Rentable Computing, part ii

I’ve been looking a little closer at EC2 and it seems like a very clean idea, giving simple building blocks to provide rentable computing. There are a couple howtos that are worth reading:

  1. Exploring Amazon EC2
  2. How To Create an Ubuntu Image

EC2 is using virtualisation system, providing the equivalent of a 1.7Ghz Xeon, 1.75GB of RAM and 160GB disk. It would be interesting to know exactly what platform they are using,
I suspect some version of Xen. With a decent generic para-virtualised kernel (as provided by EC2) you can support pretty much any Linux distribution.

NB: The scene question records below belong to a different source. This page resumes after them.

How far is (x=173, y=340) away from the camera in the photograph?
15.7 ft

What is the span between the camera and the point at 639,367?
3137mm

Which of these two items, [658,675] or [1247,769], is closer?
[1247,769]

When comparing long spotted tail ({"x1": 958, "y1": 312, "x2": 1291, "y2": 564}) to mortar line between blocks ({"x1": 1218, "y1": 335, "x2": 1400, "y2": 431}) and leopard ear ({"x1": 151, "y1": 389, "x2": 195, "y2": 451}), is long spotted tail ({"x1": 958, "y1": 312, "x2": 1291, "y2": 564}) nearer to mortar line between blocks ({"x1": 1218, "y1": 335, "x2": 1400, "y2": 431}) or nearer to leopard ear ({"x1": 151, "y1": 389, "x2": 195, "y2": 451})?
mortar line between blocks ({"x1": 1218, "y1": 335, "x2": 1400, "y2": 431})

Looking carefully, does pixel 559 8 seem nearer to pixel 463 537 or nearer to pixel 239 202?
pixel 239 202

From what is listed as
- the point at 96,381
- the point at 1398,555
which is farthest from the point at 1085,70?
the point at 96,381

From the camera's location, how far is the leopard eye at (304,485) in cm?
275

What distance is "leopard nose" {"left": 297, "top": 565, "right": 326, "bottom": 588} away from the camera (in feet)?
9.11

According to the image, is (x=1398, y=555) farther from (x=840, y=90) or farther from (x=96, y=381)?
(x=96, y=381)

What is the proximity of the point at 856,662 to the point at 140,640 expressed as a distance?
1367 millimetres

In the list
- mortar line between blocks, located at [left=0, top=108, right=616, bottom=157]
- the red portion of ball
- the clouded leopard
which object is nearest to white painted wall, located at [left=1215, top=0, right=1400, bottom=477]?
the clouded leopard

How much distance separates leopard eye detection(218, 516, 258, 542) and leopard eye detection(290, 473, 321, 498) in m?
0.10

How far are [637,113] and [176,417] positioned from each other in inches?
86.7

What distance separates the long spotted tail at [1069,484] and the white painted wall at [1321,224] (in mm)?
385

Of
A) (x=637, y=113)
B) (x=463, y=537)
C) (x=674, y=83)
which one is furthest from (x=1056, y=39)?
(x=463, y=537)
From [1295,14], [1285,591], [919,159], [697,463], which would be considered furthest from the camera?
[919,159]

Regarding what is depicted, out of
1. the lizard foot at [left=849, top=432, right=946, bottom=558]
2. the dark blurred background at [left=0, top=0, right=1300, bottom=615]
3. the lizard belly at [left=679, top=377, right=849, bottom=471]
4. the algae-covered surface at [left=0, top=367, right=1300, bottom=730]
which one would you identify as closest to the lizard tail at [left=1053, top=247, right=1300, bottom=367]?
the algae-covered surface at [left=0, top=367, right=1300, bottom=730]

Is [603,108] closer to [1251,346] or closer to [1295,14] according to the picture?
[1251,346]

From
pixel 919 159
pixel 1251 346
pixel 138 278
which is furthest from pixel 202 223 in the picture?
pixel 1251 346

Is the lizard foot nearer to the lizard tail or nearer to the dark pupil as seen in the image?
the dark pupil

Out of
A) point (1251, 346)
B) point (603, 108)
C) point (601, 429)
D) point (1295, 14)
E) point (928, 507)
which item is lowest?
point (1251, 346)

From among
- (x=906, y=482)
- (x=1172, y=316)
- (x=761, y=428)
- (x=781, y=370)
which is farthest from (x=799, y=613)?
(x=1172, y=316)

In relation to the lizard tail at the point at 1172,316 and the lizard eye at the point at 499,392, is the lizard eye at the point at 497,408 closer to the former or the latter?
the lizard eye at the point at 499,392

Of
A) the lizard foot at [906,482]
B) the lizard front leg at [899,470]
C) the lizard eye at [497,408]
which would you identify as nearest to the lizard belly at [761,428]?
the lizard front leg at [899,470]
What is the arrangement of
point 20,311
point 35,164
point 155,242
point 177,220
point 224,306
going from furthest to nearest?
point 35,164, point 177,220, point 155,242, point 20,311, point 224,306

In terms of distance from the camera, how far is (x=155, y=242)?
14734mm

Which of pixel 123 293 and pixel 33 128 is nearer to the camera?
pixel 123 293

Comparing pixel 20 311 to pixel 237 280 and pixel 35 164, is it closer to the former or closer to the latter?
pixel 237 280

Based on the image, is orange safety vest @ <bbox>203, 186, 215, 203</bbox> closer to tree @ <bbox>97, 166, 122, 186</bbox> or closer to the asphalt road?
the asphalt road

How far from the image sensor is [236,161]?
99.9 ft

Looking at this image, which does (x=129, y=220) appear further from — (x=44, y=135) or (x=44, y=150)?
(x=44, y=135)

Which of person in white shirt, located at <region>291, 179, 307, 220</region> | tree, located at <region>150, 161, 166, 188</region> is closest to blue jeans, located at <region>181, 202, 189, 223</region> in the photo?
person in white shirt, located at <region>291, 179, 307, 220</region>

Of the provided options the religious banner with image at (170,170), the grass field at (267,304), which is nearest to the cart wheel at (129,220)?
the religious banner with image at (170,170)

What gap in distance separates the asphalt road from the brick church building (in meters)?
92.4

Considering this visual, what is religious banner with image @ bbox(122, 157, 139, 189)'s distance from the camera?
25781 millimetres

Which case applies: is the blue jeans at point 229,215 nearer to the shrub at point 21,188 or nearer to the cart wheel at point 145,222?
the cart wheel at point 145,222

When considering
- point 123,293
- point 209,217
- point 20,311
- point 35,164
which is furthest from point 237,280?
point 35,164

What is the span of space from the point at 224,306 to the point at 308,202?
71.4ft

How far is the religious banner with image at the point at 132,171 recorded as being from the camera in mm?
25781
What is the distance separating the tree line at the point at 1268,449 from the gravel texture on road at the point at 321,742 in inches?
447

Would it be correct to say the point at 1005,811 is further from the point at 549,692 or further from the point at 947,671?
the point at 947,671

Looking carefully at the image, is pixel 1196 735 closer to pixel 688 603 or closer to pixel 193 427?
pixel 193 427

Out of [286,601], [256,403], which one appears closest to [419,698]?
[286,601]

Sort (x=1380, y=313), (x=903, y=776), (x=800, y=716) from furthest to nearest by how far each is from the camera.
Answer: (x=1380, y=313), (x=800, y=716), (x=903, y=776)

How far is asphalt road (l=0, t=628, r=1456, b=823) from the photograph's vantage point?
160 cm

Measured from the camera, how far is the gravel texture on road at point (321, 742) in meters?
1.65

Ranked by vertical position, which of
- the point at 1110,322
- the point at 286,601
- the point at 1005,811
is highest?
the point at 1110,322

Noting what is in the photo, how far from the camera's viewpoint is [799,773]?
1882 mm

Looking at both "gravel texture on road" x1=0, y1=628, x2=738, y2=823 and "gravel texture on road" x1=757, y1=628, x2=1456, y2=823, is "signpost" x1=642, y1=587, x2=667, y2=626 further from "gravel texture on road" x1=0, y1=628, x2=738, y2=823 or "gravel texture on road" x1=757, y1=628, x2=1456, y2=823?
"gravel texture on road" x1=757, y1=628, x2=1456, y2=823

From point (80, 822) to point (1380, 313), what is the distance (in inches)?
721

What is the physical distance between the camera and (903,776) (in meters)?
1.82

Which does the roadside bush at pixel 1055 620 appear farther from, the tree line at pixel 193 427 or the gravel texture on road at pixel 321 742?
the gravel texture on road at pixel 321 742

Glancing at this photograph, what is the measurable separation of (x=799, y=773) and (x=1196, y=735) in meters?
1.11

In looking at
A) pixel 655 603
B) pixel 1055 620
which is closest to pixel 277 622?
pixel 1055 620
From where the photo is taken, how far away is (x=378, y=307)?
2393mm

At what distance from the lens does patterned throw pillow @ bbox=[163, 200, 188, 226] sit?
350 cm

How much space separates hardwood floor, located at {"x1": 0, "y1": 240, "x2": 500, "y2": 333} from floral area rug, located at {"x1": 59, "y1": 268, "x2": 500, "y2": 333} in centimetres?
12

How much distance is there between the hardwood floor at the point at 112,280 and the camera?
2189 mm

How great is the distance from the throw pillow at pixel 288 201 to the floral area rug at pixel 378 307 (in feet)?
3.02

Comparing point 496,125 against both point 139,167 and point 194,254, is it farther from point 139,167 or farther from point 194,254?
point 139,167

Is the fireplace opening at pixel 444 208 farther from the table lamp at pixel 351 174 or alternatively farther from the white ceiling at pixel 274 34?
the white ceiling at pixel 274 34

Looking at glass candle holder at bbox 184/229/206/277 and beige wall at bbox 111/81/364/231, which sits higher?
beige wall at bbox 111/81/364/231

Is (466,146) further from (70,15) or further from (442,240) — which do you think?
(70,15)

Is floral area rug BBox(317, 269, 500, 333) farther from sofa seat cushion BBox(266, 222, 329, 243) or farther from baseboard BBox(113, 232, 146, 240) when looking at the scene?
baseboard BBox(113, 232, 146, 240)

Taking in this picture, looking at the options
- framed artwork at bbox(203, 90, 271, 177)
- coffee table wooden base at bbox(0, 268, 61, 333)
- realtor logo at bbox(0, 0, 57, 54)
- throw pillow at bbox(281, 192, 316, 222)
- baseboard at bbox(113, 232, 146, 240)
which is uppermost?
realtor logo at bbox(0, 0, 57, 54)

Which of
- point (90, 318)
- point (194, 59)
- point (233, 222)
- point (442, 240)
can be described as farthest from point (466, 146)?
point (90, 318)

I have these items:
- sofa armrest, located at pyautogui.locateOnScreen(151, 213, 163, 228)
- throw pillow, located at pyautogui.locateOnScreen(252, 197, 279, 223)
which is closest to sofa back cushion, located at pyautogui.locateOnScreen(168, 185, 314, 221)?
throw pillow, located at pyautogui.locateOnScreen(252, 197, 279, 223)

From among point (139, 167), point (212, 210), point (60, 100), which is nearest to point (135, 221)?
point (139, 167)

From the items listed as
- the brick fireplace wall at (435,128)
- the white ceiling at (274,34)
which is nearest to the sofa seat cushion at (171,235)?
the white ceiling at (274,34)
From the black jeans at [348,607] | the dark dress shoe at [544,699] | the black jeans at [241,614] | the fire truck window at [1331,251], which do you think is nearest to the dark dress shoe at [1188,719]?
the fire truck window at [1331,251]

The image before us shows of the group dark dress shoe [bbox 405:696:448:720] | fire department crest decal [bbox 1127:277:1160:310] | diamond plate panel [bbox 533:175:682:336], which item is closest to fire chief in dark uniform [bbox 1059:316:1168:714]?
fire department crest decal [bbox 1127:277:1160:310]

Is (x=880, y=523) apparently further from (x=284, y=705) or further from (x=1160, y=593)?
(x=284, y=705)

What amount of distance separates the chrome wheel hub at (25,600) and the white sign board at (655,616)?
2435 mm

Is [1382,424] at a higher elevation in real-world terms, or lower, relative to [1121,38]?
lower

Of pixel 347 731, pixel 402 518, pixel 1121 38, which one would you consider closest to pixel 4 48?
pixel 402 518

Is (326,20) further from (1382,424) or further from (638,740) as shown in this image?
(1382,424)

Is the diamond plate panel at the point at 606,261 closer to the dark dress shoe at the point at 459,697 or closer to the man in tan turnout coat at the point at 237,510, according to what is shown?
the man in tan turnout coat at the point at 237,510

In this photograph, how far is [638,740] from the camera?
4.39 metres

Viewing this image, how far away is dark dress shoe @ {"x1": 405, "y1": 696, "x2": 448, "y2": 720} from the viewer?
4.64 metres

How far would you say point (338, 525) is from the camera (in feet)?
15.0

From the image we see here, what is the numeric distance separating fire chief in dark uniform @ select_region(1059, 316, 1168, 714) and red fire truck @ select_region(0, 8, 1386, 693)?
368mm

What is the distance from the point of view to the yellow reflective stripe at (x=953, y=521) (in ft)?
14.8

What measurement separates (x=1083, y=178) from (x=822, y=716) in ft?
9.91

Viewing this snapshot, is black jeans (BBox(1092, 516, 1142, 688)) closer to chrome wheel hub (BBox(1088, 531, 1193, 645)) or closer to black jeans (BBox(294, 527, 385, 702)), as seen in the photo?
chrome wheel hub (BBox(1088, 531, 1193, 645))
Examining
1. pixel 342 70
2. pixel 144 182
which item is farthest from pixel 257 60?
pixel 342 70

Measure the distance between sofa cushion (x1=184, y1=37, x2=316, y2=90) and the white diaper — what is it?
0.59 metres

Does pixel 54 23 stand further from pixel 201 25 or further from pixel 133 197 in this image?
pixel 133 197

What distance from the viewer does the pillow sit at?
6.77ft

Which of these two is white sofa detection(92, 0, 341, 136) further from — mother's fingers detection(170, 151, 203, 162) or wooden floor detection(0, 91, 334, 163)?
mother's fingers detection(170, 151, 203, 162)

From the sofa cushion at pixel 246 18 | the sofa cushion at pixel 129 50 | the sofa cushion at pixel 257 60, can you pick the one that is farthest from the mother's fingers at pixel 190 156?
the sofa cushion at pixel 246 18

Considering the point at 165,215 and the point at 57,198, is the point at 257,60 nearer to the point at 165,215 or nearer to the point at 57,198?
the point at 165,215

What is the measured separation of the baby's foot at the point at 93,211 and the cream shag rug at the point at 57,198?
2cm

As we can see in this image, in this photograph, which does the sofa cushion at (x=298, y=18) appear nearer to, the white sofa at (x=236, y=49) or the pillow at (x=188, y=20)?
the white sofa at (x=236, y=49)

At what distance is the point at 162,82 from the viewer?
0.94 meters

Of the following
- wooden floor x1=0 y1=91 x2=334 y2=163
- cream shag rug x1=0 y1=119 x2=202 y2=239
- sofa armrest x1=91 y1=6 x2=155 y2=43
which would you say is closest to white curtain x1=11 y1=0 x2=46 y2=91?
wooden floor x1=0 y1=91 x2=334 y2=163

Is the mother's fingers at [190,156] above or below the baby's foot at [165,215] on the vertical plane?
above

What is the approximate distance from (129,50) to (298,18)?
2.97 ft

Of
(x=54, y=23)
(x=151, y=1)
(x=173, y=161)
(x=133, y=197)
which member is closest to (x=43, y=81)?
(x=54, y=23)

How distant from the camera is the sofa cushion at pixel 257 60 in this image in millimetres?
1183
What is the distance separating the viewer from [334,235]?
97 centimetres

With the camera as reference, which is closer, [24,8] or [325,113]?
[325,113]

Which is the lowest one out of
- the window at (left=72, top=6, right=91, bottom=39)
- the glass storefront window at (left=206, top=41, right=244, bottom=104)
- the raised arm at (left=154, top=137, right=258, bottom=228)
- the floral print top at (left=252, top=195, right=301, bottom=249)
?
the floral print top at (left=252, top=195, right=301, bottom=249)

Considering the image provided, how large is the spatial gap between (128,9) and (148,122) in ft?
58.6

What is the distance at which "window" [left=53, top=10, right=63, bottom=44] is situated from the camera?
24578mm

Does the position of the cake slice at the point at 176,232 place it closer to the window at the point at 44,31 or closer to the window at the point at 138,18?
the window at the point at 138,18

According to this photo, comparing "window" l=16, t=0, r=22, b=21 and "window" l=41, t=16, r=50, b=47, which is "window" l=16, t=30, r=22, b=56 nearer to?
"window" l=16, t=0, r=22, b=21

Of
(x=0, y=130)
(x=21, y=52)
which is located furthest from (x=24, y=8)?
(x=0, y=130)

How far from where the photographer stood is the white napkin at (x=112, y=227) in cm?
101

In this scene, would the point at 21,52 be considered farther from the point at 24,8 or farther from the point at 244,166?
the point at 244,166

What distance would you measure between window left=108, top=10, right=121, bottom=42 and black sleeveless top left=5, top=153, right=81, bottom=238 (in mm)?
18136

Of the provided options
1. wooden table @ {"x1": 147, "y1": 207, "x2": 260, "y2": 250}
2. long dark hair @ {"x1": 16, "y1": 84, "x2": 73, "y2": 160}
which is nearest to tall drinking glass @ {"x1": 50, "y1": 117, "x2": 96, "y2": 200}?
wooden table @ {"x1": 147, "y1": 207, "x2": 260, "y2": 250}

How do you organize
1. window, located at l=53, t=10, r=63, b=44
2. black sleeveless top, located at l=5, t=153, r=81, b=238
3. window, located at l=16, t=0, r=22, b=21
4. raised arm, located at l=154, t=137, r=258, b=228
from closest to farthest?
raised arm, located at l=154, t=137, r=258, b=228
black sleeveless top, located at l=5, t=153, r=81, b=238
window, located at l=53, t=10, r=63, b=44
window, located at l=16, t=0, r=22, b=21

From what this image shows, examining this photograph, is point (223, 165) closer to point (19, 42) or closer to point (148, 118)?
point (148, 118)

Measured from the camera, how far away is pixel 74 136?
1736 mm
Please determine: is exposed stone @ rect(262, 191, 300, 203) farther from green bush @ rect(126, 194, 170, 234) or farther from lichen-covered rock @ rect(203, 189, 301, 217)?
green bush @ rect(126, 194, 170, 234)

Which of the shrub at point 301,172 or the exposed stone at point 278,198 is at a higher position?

With a tool like this I start wondering about the potential uses. Reduce the system by at 25%, install pre-configured asterisk, and you can start selling virtual PBX to groups of people on demand. I wonder if it might be possible to run a full Ubuntu desktop with NX. Suspend and resume your desktop on demand as you travel around the world.

I can see how this project is provide great value to Amazon internally as well. EC2 and S3 combined provided them with a scalable mechanism for providing an internal cost mechanism for managing their sizable investment in infrastructure. They “out-source” the cost of infrastructure internally, fixing the cost of computing. This gives a deterministic method for both production and development groups to plan and scale new projects. With a consistent metric to measure
the cost of computing, developers can instead focus on producing content.

On the other side of the coin it also sends pricing signals to competitors, by dictating the cost of computing and managing the ecosphere it runs within they give themselves a lift ahead of others.